The records that follow must be repeated exactly, except for their pictures.

Data records —
──────────────────────────────

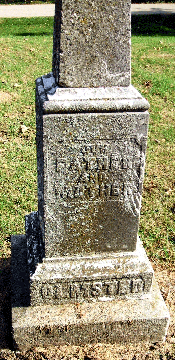 Grave Marker stating our father and mother
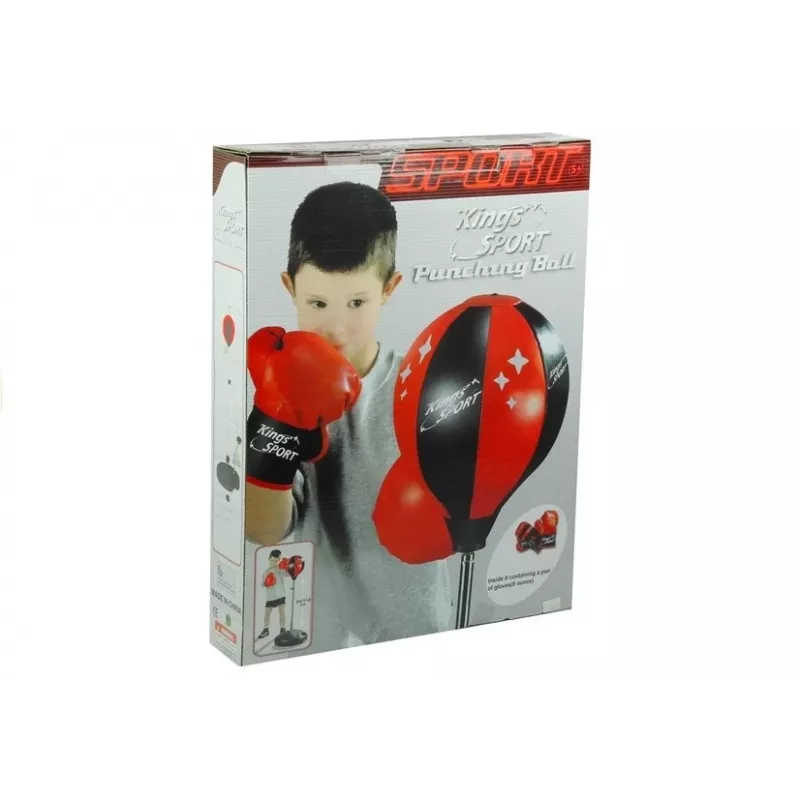 LEAN TOYS grande set boxe per bambini + guantoni supporto a pera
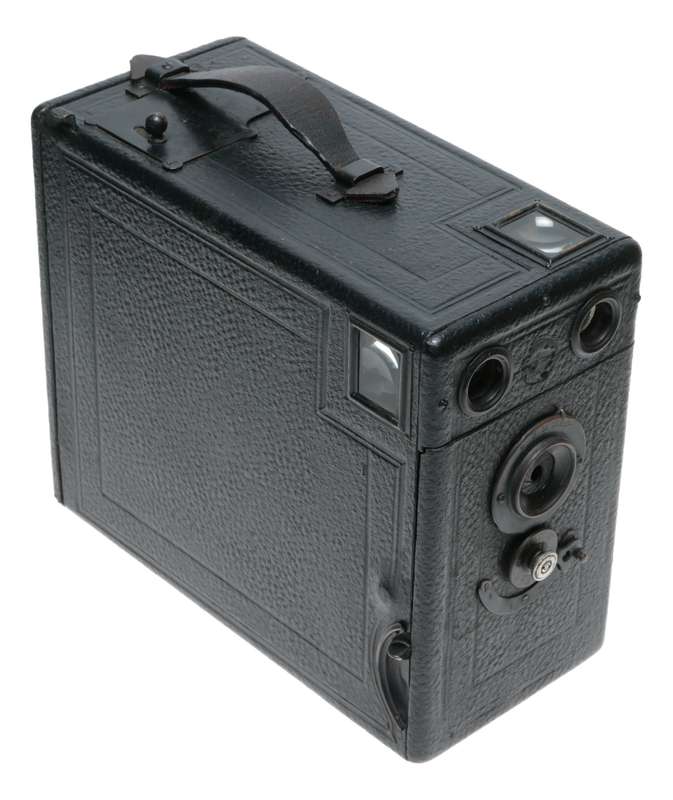 Houghton Ensign Klito Quarter Plate Magazine Box Camera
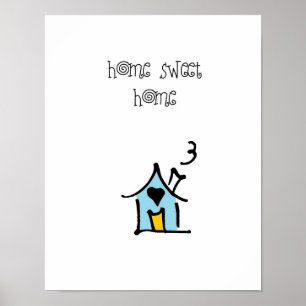 kleine wobblikjes thuis lief poster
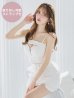 画像29: XSサイズあり【ROBE de FLEURS Glossy/ローブ・ド・フルール グロッシー】バストカット/ ジッパーデザイン/ ワンカラー/ ラメ/ セットアップ/ タイト/ ミニドレス/ キャバドレス[OF2]
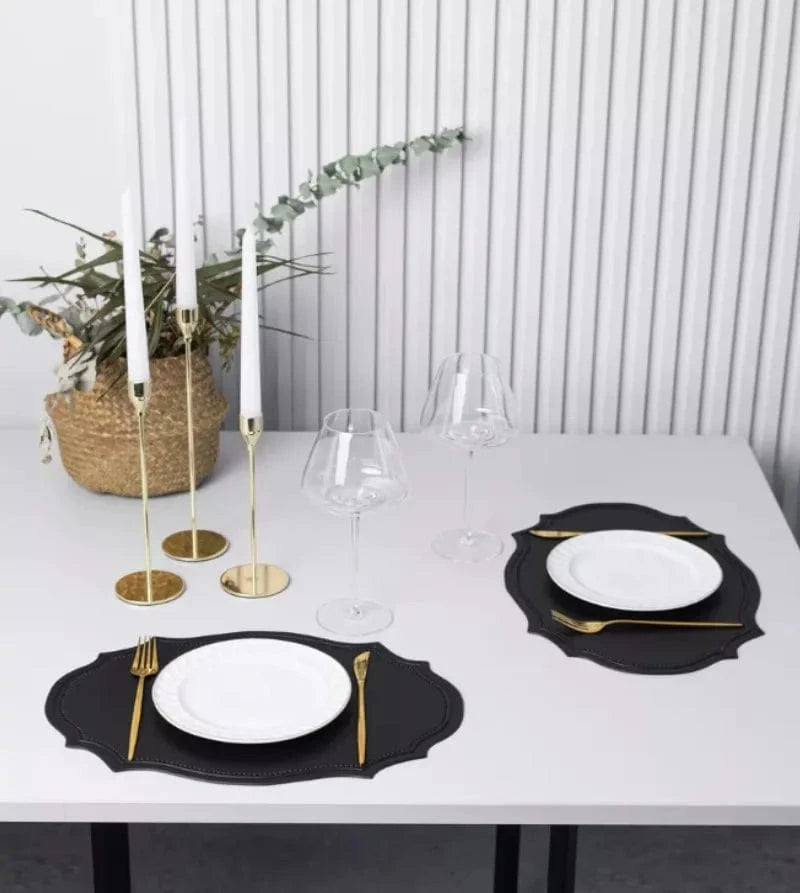 Set de table en faux cuir | Luxe | Joli Set de Table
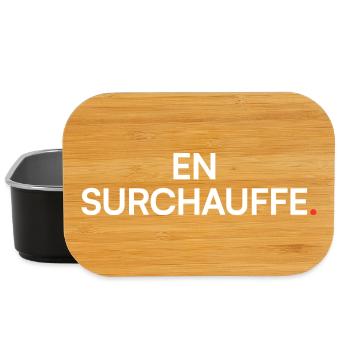 En surchauffe humour fatigue travail - Boîte à goûter - noir - Devant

──────────────────────────────

Output of the task —
 Grave Marker stating our father and mother
 LEAN TOYS grande set boxe per bambini + guantoni supporto a pera
 Houghton Ensign Klito Quarter Plate Magazine Box Camera
 kleine wobblikjes thuis lief poster
 画像29: XSサイズあり【ROBE de FLEURS Glossy/ローブ・ド・フルール グロッシー】バストカット/ ジッパーデザイン/ ワンカラー/ ラメ/ セットアップ/ タイト/ ミニドレス/ キャバドレス[OF2]
 Set de table en faux cuir | Luxe | Joli Set de Table
 En surchauffe humour fatigue travail - Boîte à goûter - noir - Devant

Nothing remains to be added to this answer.